Still, the United States and South Korea (search) foresee difficulties.

The next round of negotiations is planned for early November. In the interim, informal discussions among the six negotiating nations — the United States, North Korea, China, South Korea, Japan and Russia — are expected.

"We are going to get this done," U.S. negotiator Christopher Hill told The Associated Press in an interview. He stressed that North Korea must agree to international restraints before its demand can be considered seriously.

In New York, Secretary of State Condoleezza Rice said "we will not get hung up" on the North Korean demand.

"We can make progress if everybody sticks to what was actually agreed to," Rice said amid meetings with foreign ministers attending the U.N. General Assembly session. "I think we will just stick with the text of the Beijing agreement to which the North Koreans signed on."

Rice discussed North Korea during a meeting later Tuesday with her Chinese counterpart.

"Both agreed that the next round of six-party talks should focus on issues related to the North's dismantlement of its nuclear programs and the verification of that dismantlement," State Department spokesman Sean McCormack said. "They both agreed that the agreement signed in Beijing by the six parties was the binding text for parties, including on the question of light water reactors."

White House spokesman Scott McClellan, meanwhile, said that if North Korea needed some time to reflect on the agreement reached this week, "We'll give it to them."

McClellan told reporters traveling with President Bush to survey Hurricane Katrina relief efforts that the agreement spelled out the steps needed to be taken. "Once they take those steps, then we would be prepared to talk further," he said.

Bush spoke by telephone with South Korean President Roh Moo-hyun and they agreed that verification of North Korea's pledge to abandon its weapons program was critical, McClellan said.

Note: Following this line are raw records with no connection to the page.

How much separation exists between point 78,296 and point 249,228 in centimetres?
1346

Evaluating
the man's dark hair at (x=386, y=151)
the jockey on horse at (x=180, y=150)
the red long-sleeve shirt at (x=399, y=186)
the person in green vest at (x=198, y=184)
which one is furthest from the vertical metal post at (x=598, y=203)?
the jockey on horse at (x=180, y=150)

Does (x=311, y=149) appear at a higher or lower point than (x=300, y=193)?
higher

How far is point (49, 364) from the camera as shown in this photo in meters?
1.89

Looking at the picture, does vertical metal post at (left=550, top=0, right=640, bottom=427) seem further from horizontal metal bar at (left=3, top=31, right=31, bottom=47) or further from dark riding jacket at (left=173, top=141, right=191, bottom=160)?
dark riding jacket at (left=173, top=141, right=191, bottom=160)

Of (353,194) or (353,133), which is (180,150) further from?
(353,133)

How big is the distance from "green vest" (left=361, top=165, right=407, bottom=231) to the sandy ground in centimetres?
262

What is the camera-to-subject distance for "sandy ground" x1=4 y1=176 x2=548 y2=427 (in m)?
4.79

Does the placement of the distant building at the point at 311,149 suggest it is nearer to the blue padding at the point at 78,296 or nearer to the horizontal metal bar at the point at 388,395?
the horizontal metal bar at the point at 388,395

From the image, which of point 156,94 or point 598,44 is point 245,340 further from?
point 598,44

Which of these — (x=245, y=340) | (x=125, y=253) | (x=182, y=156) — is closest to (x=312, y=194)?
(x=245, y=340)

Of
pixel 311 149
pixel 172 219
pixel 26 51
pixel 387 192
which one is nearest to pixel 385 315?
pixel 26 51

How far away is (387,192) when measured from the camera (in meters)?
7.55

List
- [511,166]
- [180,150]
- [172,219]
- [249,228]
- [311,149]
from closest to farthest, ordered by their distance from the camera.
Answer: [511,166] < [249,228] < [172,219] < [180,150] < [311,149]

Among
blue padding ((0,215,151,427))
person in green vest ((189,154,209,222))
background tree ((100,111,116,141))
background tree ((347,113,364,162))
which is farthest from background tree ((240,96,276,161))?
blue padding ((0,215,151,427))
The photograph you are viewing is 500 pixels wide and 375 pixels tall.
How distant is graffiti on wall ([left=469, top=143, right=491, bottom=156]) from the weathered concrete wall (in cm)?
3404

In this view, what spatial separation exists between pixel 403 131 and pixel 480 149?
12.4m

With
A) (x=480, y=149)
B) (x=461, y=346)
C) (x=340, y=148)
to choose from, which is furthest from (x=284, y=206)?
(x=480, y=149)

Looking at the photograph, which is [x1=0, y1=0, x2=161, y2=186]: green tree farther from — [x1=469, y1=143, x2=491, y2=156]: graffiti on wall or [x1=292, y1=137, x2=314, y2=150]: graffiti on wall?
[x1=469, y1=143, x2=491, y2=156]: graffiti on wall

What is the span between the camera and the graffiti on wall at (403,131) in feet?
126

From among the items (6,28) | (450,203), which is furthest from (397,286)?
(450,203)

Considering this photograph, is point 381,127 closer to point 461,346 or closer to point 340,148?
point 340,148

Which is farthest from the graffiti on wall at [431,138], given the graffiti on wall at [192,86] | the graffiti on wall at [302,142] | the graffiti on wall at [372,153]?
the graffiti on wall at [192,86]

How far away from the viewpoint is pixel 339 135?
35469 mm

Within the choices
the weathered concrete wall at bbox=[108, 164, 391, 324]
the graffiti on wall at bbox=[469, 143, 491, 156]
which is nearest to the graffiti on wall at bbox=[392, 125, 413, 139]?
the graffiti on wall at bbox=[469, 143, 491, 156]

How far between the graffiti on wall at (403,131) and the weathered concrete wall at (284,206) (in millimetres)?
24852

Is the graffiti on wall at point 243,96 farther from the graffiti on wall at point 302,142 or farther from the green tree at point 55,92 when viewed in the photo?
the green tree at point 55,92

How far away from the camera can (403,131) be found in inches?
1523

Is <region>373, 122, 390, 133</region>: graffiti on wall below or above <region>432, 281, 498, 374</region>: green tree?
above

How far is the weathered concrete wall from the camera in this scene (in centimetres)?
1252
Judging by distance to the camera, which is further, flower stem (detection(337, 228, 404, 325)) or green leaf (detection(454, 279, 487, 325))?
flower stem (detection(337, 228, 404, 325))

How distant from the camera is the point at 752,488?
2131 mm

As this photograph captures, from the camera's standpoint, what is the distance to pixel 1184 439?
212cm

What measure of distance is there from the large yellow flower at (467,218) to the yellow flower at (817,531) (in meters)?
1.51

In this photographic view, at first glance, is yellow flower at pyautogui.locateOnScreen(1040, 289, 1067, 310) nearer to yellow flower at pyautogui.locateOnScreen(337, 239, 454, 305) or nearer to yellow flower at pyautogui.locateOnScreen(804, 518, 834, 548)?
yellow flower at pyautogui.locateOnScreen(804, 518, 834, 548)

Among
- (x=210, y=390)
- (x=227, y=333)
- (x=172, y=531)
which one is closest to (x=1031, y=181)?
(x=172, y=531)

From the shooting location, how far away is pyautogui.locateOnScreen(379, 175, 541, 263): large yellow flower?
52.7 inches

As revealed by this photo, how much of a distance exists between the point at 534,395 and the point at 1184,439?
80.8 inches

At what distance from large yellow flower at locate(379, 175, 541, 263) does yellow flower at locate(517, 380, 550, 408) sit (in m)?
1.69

Roh's office in Seoul took note of the prospect of "various difficulties" in resolving the nuclear issue and said the South Korean president told Bush he appreciated U.S. "flexibility" during the negotiations in Beijing.

State Department deputy spokesman Adam Ereli said: "There are going to be differences. That's to be expected."

Describing North Korea's demand as remote, Ereli said, "We're not even close to going that far."

North Korea said Tuesday it would not dismantle its nuclear weapons program until the United States first provided light-water reactors.

"Life is too short to overreact to every statement coming out of Pyongyang," Hill said upon his return from negotiations in Beijing. "It obviously was not a helpful statement. But it was not unexpected, either."

Still, Hill said North Korea's demand would be discussed at the next round, although he ruled out any such arrangement until North Korea rejoined an international treaty designed to limit the spread of nuclear technology and agreed to international supervision.

Under the tentative agreement, South Korea would provide North Korea with the energy it says it needs, Hill said.

"They know what they signed on to," Hill said. "We are not surprised by these sorts of statements. There probably will be more of them."

Asked if he was confident the breakthrough agreement would be concluded, Hill replied, "I wouldn't have supported it if I did not think it would get done."

He noted the agreement is not with the United States alone but with North Korea's neighbors. "That means something in Asia," he said.

Freedom House, a private group that champions democracy around the world, welcomed the agreement but its executive director, Jennifer Windsor, said there was a risk that international interest in promoting human rights would fall by the wayside.

"If North Korea truly wishes to join the community of nations and if its negotiating partners truly wish for a peaceful region, the country's egregious human rights record must be at the focus of serious discussions," she said in a statement.